A epidemia de Aids na África tem sido alimentada por um ingrediente nefasto: a falta de profissionais de saúde. É o que alerta a organização Médicos Sem Fronteiras em um relatório divulgado nesta quinta-feira (24). "Temos a Medicina Sem Fronteiras, agora corremos o risco de ter a Medicina Sem Médicos", afirmou ao G1 a médica brasileira Raquel Yokoda, há sete meses trabalhando em um hospital em Moçambique.
De acordo com o alerta da Médicos Sem Fronteiras, a comunidade internacional precisa começar a se preocupar com a falta de pessoal para combater a Aids no continente, sob pena de ver todas as suas outras iniciativas fracassarem. O relatório elogia os esforços que tem aumentado o acesso dos pacientes com HIV aos medicamentos anti-retrovirais, mas avisa que está faltando gente para receitar esses remédios.
A Organização Mundial da Saúde recomenda um mínimo de 20 médicos para cada 100 mil habitantes. Em Moçambique, há 2,6. "Precisamos multiplicar por dez o número de médicos que temos para atingir o mínimo necessário", afirma Yokoda. "E é só o mínimo. Nosso desafio é imenso", diz ela, que cuida de um hospital em Moçambique com a ajuda de apenas dois enfermeiros.
"Normalmente faço de 60 a 70 consultas por dias. Os enfermeiros às vezes fazem mais. É um problema muito grave, pois não conseguimos dar um tratamento de qualidade. Não é possível explicar, por exemplo, como os medicamentos precisam ser tomados, que tipo de reação eles podem esperar", conta a brasileira.
Para burlar a falta de pessoal e tentar melhorar um pouco a situação da população que aguarda em fila por muitas horas pelo atendimento, a médica e seus enfermeiros têm lançado mão da ajuda do que chamam de "profissionais leigos". São pessoas da região, de ativistas a até mesmo pacientes, que são treinados por eles para dar informações aos que precisam.
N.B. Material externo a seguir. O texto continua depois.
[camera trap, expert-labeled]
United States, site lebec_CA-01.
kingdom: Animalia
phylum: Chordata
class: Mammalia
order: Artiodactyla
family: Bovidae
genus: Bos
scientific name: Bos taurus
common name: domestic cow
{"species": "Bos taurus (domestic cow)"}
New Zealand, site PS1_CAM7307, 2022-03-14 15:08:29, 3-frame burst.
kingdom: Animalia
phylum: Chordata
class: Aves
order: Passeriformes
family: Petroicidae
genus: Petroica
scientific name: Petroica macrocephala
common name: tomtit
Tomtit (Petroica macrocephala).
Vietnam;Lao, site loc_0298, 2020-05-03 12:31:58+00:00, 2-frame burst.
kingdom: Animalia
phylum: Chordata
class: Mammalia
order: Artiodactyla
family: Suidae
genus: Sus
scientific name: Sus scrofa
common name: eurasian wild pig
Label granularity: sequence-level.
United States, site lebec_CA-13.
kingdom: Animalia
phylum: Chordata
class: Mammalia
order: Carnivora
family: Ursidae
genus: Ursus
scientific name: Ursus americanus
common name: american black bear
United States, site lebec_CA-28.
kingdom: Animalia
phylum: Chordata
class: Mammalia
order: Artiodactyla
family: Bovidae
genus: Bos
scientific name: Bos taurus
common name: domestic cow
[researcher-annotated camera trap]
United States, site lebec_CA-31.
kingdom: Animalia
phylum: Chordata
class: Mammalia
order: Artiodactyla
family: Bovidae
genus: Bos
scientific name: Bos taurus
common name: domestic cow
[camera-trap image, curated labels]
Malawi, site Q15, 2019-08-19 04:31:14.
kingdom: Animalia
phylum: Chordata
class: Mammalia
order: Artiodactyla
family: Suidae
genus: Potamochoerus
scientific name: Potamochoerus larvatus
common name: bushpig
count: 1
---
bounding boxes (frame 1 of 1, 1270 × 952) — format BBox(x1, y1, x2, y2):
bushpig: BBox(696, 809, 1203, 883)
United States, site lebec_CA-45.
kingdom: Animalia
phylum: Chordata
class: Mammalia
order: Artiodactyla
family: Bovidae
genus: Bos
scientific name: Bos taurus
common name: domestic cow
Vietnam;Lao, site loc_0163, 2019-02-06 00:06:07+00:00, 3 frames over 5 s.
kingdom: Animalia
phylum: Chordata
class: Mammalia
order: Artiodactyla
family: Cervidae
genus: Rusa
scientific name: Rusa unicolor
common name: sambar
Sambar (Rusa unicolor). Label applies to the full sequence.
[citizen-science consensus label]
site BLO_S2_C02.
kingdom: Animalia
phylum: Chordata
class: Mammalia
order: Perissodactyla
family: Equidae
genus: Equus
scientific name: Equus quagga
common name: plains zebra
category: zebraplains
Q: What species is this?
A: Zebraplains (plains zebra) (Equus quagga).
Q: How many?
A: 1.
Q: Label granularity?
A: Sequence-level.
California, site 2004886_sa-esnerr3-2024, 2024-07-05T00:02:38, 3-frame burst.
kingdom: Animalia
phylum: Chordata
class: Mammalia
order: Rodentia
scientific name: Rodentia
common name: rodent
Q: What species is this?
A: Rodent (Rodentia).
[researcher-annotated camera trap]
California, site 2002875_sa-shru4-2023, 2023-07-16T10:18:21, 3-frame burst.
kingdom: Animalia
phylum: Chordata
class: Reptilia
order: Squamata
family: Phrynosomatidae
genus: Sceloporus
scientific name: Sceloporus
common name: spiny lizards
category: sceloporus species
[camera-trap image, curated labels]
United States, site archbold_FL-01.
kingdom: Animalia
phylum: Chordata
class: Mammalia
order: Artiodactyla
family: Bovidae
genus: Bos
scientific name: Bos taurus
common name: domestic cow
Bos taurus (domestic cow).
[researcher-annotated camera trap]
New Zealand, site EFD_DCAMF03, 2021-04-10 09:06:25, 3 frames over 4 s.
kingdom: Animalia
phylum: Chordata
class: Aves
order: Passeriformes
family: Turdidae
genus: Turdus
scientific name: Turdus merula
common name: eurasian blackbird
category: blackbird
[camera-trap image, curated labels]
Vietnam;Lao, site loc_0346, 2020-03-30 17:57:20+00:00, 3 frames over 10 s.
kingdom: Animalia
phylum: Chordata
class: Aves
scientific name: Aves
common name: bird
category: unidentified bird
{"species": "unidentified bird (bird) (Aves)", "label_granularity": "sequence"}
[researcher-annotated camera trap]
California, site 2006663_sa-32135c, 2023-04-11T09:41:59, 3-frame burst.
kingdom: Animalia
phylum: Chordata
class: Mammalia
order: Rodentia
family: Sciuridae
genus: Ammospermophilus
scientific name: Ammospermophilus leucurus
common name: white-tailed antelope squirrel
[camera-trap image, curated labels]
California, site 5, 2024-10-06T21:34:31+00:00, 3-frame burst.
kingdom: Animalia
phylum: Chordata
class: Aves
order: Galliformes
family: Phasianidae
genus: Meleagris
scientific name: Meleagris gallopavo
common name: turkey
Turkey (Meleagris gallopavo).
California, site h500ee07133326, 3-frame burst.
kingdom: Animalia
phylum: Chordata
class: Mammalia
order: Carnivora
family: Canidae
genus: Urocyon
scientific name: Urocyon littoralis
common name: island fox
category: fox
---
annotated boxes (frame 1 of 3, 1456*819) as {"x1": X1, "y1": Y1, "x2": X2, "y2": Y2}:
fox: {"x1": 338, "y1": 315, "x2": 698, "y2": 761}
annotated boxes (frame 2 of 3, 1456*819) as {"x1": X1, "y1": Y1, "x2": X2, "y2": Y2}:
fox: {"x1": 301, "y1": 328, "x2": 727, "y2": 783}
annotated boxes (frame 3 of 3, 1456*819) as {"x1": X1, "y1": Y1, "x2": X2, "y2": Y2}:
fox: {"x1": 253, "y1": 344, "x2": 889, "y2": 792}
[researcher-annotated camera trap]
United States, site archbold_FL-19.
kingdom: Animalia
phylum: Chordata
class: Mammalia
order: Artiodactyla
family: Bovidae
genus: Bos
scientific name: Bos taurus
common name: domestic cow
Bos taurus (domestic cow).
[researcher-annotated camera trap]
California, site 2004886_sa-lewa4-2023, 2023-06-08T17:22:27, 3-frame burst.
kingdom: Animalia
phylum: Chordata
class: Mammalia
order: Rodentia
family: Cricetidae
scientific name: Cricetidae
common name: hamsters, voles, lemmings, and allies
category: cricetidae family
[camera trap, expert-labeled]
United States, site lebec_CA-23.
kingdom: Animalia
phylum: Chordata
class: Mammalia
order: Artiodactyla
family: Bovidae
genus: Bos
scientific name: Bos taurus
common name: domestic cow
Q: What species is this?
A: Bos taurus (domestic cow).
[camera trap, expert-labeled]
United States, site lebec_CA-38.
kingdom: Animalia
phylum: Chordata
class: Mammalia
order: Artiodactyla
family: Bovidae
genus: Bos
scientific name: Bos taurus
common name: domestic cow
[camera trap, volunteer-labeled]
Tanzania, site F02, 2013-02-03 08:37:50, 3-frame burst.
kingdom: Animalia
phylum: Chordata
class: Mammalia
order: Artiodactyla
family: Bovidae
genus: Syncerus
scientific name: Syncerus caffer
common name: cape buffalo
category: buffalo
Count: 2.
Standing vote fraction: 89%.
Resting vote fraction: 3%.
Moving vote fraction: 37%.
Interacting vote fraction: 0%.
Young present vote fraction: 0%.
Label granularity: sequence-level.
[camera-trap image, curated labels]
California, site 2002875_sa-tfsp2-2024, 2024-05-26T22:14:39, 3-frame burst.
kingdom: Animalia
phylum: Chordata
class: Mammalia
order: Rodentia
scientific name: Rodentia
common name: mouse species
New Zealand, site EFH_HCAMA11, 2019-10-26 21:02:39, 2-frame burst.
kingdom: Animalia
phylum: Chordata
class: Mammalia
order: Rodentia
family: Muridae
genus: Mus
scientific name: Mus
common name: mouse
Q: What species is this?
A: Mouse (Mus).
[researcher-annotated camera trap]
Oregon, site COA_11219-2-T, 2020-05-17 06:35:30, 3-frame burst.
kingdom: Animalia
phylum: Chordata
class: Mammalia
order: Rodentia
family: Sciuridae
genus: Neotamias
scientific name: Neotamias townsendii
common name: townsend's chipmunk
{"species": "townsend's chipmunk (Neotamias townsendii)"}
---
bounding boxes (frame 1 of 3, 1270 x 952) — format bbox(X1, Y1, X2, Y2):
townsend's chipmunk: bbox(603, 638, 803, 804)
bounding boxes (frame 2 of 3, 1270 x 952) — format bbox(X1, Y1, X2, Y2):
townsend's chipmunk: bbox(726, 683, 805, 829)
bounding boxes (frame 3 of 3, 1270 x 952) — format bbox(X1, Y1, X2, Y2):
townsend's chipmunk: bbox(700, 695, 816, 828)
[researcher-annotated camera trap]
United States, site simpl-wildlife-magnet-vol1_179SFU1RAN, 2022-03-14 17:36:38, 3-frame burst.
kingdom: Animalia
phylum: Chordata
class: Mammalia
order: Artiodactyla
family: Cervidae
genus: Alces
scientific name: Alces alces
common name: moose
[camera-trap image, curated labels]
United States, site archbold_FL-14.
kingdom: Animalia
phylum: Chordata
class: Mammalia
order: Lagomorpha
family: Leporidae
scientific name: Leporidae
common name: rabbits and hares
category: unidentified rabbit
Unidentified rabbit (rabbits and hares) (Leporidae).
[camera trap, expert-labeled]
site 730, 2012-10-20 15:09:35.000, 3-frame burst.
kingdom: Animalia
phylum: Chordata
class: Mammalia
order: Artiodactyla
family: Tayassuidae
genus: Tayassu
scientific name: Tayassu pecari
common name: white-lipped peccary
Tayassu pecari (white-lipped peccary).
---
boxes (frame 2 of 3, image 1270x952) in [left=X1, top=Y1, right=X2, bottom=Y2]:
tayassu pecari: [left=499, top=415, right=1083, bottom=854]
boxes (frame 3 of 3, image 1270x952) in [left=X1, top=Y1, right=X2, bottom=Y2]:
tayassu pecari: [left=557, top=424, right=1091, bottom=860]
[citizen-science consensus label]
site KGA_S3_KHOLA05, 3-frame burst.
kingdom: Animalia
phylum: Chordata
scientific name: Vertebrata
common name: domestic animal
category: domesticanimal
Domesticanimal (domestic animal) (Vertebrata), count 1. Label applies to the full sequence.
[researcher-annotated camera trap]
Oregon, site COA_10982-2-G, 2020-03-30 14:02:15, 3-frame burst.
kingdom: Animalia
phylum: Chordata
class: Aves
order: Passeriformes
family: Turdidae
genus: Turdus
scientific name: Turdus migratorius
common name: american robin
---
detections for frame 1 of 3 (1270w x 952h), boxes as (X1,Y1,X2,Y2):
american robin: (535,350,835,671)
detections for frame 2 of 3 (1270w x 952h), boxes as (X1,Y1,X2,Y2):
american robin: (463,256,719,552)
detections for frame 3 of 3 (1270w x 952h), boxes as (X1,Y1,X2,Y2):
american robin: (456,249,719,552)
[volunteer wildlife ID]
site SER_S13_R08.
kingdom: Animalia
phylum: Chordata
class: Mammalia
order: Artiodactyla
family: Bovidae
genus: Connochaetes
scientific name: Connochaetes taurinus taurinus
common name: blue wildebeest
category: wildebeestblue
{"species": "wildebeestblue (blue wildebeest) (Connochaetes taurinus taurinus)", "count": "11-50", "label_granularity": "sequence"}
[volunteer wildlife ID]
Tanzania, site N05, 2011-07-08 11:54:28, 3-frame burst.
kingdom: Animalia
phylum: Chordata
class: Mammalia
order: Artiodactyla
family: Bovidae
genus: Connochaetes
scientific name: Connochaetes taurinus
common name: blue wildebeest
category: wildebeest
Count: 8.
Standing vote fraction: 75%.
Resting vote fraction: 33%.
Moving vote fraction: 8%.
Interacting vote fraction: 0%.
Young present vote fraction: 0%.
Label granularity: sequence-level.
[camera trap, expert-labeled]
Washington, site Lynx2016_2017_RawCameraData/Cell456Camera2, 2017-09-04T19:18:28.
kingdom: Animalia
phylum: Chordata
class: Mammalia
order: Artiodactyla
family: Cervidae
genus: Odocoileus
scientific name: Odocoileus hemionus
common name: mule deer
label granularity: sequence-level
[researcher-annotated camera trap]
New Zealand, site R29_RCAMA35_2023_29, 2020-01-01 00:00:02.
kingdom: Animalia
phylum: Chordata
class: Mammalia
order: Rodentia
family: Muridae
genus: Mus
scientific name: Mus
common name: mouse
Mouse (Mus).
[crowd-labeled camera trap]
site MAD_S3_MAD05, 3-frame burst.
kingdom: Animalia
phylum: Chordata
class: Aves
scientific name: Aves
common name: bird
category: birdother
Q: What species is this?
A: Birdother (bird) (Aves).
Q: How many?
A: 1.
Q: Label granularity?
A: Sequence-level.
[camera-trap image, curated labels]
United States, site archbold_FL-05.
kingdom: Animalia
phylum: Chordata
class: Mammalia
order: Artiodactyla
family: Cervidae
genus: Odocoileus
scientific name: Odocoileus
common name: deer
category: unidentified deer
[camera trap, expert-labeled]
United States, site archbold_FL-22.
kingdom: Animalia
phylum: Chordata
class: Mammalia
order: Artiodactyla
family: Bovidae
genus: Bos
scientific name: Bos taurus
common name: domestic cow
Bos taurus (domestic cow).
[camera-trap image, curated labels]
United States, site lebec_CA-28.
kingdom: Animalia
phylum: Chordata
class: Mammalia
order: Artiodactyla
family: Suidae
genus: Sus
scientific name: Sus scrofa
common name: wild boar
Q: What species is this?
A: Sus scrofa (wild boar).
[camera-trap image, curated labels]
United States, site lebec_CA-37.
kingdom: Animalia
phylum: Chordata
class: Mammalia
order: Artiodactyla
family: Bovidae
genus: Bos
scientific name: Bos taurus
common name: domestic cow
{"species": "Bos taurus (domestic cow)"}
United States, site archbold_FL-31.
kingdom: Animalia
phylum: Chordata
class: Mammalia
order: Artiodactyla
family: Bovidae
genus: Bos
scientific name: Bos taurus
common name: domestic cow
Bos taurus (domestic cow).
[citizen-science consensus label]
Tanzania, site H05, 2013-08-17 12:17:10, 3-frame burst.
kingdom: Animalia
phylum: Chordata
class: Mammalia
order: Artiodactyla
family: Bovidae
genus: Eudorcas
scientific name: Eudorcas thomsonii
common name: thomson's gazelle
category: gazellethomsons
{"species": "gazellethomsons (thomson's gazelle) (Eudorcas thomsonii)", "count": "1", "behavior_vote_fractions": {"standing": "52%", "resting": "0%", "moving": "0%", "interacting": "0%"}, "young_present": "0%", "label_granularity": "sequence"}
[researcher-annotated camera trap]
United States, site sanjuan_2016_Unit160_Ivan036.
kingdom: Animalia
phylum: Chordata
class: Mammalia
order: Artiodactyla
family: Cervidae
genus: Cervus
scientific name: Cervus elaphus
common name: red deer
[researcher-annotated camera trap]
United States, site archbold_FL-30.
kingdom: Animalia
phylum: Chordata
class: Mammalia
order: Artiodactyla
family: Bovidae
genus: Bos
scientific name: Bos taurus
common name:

Segundo Yokoda, o governo moçambicano é contra a prática, mas é difícil dar conta de tudo.
Segundo o relatório, há poucos médicos e os que há estão exaustos. Eles sofrem com excesso de trabalho, baixíssimos salários, excesso de burocracia e, ainda, problemas de saúde. De acordo com o estudo, o que mais abala a força de trabalho de saúde na África é a morte dos profissionais - quase sempre por Aids.
Para Raquel Yokoda, que já trabalhou com comunidades na Amazônia, o desafio parece imenso. "Na Amazônia enfrentei problemas sérios e éramos poucos médicos, mas lá também não eram muitos os pacientes. Aqui somos poucos e é um país inteiro doente. É um contexto em que ninguém aceita trabalhar", conta ela, que volta ao Brasil em outubro, para estar novamente à disposição da Médico Sem Fronteiras para outras missões. "É um trabalho que dá uma nova perspectiva da humanidade", afirma a paulista.